De acordo com o governo, além de proteger os exportadores brasileiros, o plano tem o objetivo de preservar empregos, incentivar investimentos em setores estratégicos e assegurar a continuidade do desenvolvimento econômico do país.

A MP garante R$ 30 bilhões do Fundo Garantidor de Exportações (FGE) para crédito com taxas acessíveis, com ampliação das linhas de financiamento às exportações. Também prorroga a suspensão de tributos para empresas exportadoras; aumenta o percentual de restituição de tributos federais via Reintegra; e facilita a compra de gêneros alimentícios por órgãos públicos.

Medidas provisórias têm força de lei e são editadas pelo presidente da República em situações de relevância e urgência.
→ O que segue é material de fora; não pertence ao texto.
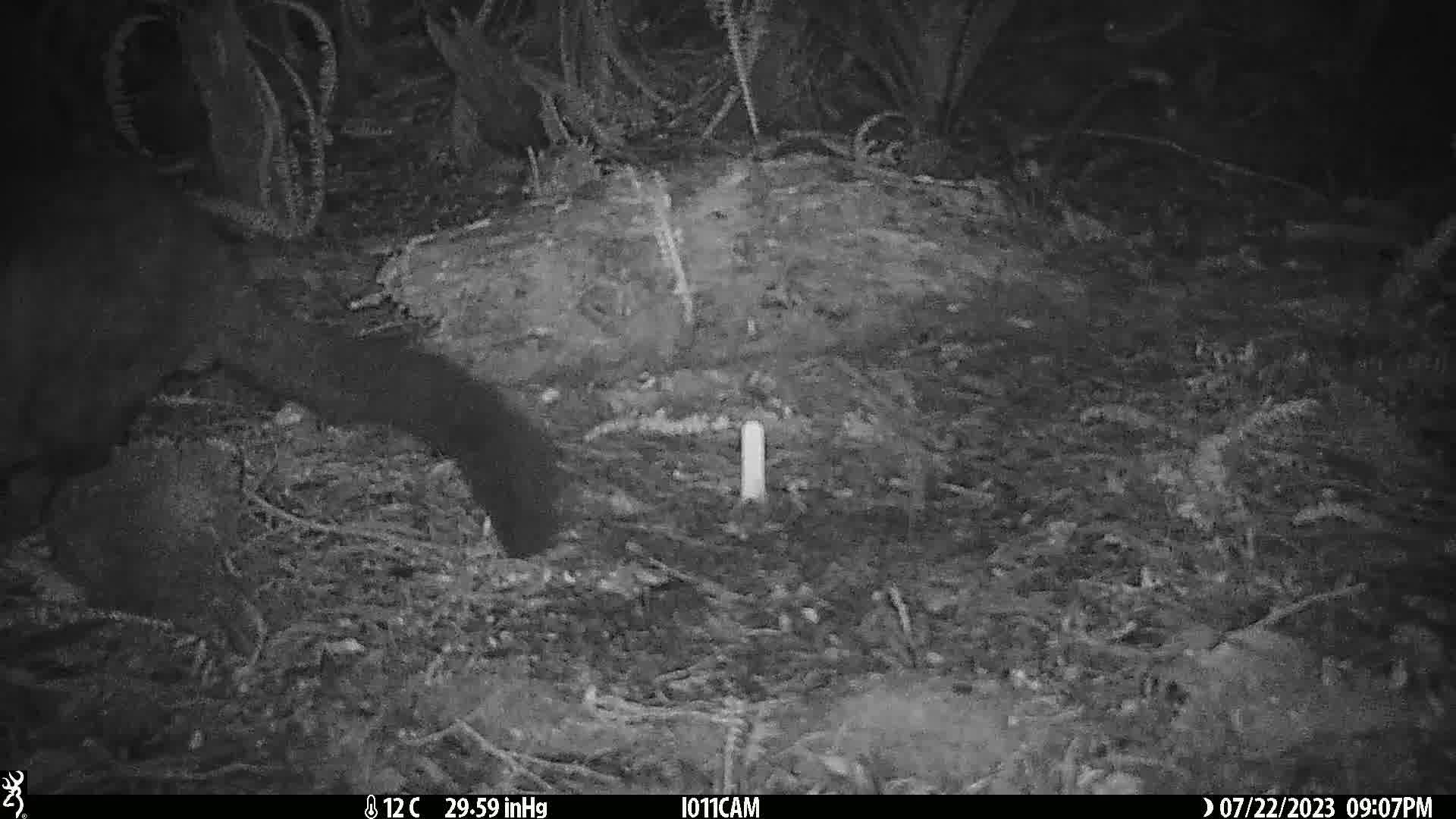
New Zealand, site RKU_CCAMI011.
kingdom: Animalia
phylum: Chordata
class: Mammalia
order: Diprotodontia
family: Phalangeridae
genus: Trichosurus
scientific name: Trichosurus vulpecula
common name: common brushtail possum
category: possum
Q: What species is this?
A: Possum (common brushtail possum) (Trichosurus vulpecula).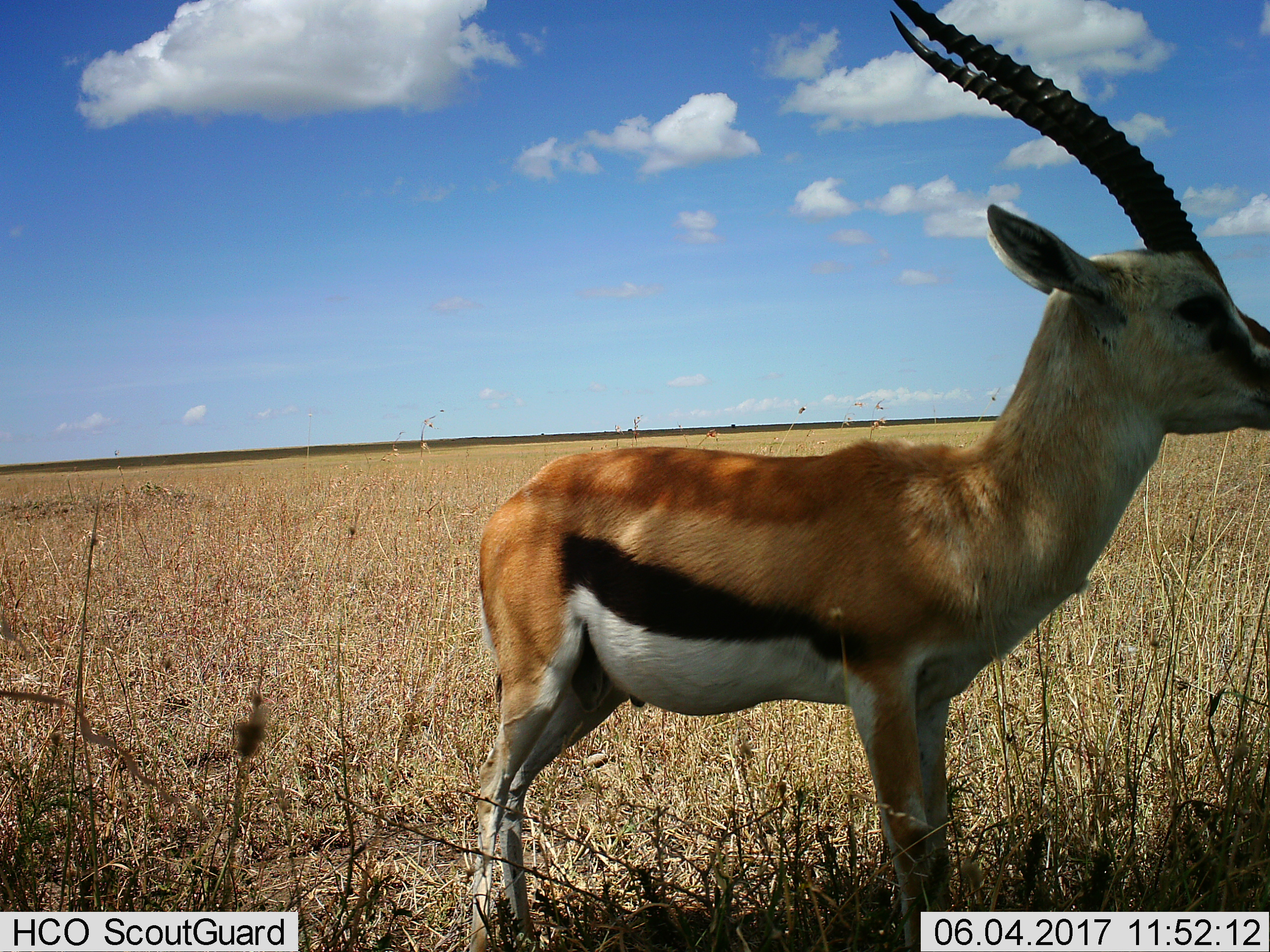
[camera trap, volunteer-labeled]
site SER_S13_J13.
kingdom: Animalia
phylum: Chordata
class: Mammalia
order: Artiodactyla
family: Bovidae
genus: Eudorcas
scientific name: Eudorcas thomsonii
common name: thomson's gazelle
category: gazellethomsons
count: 1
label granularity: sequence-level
As MPs têm efeitos jurídicos imediatos, mas precisam ser votadas pelas Casas do Congresso Nacional (Câmara e Senado) para se converterem definitivamente em leis ordinárias. 

O prazo inicial de vigência é de 60 dias e será prorrogado automaticamente por igual período, caso o texto não tenha sua votação concluída. Se a análise não for feita em 120 dias, a MP perde sua vigência. 

Ações

As medidas são destinadas a pessoas jurídicas de direito privado que exportam aos Estados Unidos bens que foram afetados pelas tarifas e que sejam registradas nos sistemas oficiais de comércio exterior. Também podem aderir as pessoas físicas que exportam bens em caráter empresarial ou profissional, devidamente registradas como exportadoras nos órgãos competentes, na categoria de empresas individuais, microempreendedores individuais (MEI) e produtores rurais com CNPJ.

Para ter acesso às ações de crédito e garantia previstas, é necessário estar em situação regular na Receita Federal e na Procuradoria-Geral da Fazenda Nacional (PGFN) quanto a tributos e contribuições federais. Não poderá se beneficiar das medidas quem estiver sob regime de recuperação judicial ou extrajudicial, falência ou liquidação, exceto se demonstrado plano de recuperação aprovado judicialmente.

Terão prioridade as empresas que tenham registrado, entre julho de 2024 e junho de 2025, no mínimo 5% do faturamento total proveniente de exportações de produtos impactados pelas tarifas adicionais dos Estados Unidos.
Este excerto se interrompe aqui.